Extracted material |
▬▬▬▬▬▬▬▬▬▬

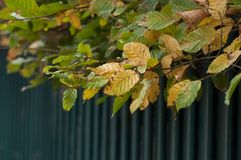 φθινοπωρινά φύλλα hornbeam στο φράκτη στοκ φωτογραφία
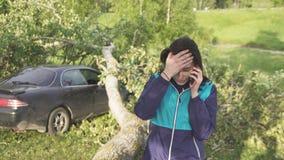 Дерево после того как ураган упал на автомобиль, девушка вызывает спасителей Стоковые Изображения RF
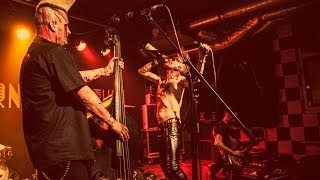 DEMENTED ARE GO - Hellbilly Storm - Zagreb - Tvornica kulture 16.03.2014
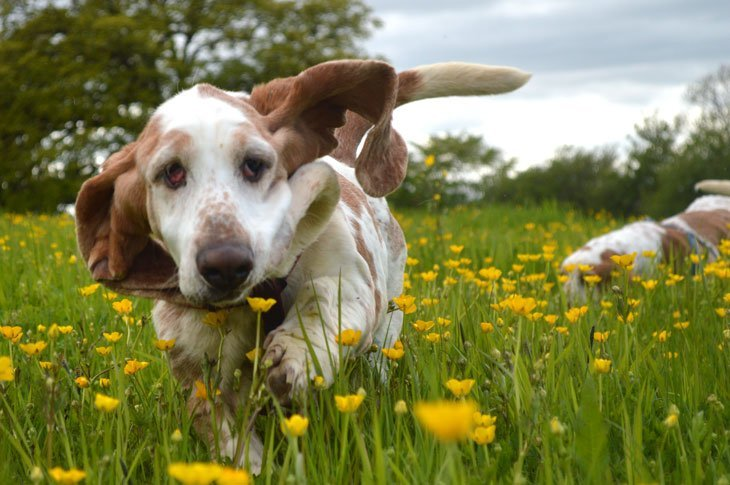 DSC_04331 Basset Hounds and Buttercups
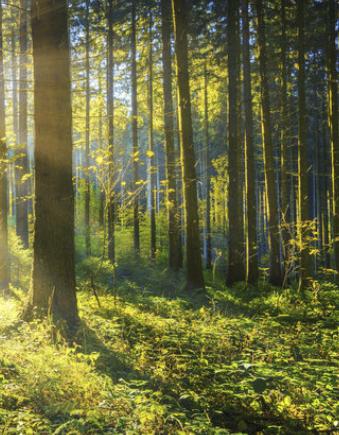 Výkup dřeva a lesních porostů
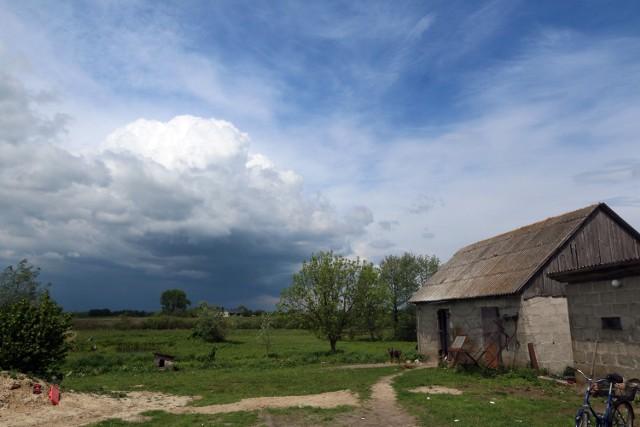 We wsi Kulik (gmina Siedliszcze)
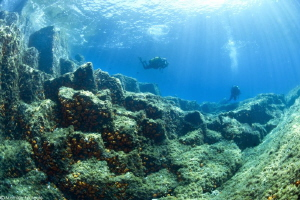 underwater basaltic organs (Algeria) by Mathieu Foulquié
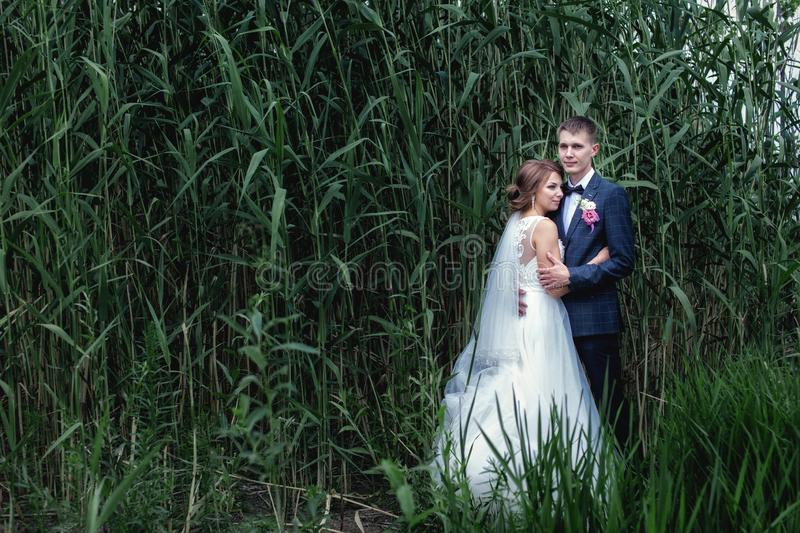 Photo young newlyweds near tall green reeds royalty free stock photo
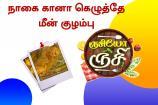 ருசியோ ருசி: நாகை கானா கெழுத்தே மீன் குழம்பு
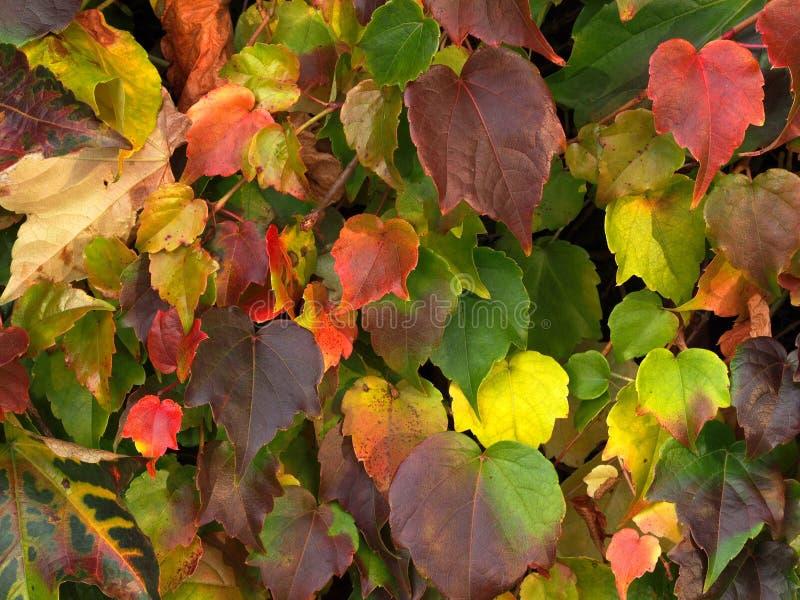 Fond de feuilles d'automne images stock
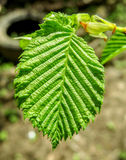 Green leaf in springtime Royalty Free Stock Photography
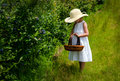 Child with basket picking Michigan berries Royalty Free Stock Photo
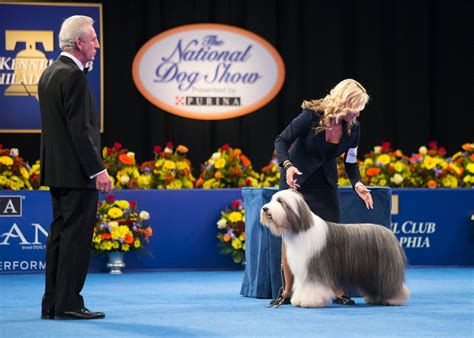 purina show national show presented by purina 174 set for 16th annual special on nbc following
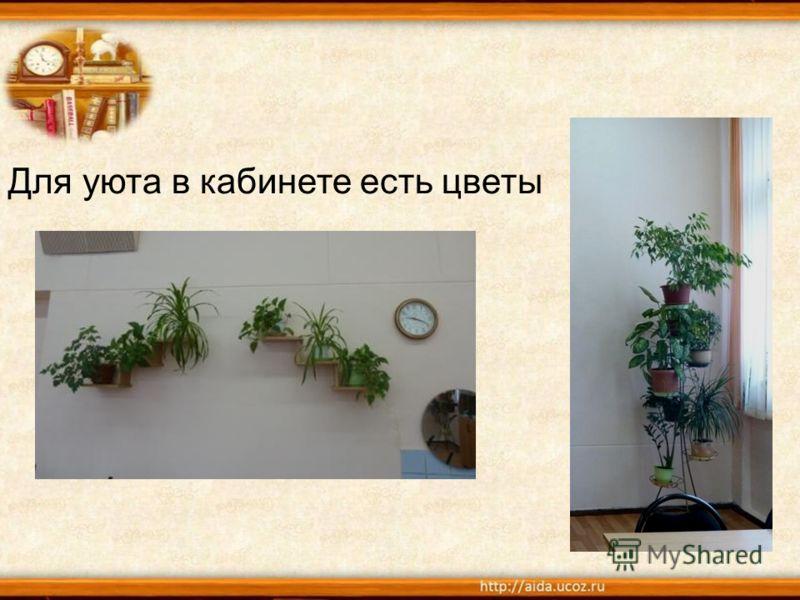 Для уюта в кабинете есть цветы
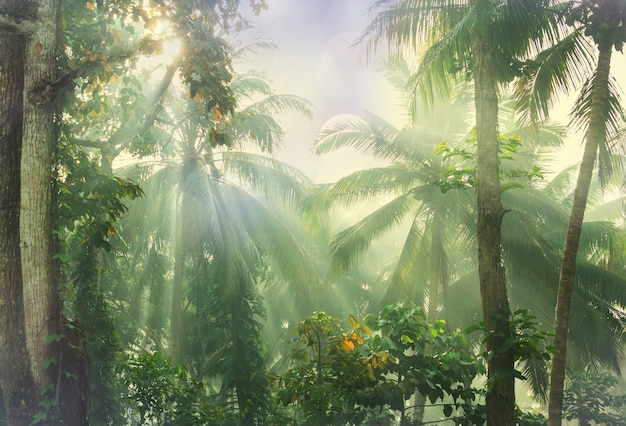 Bela selva tropical verde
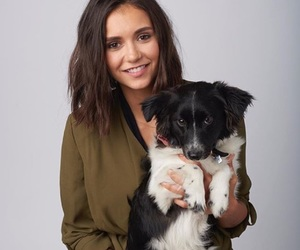 Nina Dobrev, dog, and the vampire diaries image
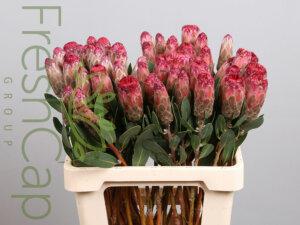 Protea Mundii Pink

▬▬▬▬▬▬▬▬▬▬

Task description | Only the pictures are dropped. Otherwise, write out the listing exactly.

Output for this task |
 φθινοπωρινά φύλλα hornbeam στο φράκτη στοκ φωτογραφία
 Дерево после того как ураган упал на автомобиль, девушка вызывает спасителей Стоковые Изображения RF
 DEMENTED ARE GO - Hellbilly Storm - Zagreb - Tvornica kulture 16.03.2014
 DSC_04331 Basset Hounds and Buttercups
 Výkup dřeva a lesních porostů
 We wsi Kulik (gmina Siedliszcze)
 underwater basaltic organs (Algeria) by Mathieu Foulquié
 Photo young newlyweds near tall green reeds royalty free stock photo
 ருசியோ ருசி: நாகை கானா கெழுத்தே மீன் குழம்பு
 Fond de feuilles d'automne images stock
 Green leaf in springtime Royalty Free Stock Photography
 Child with basket picking Michigan berries Royalty Free Stock Photo
 purina show national show presented by purina 174 set for 16th annual special on nbc following
 Для уюта в кабинете есть цветы
 Bela selva tropical verde
 Nina Dobrev, dog, and the vampire diaries image
 Protea Mundii Pink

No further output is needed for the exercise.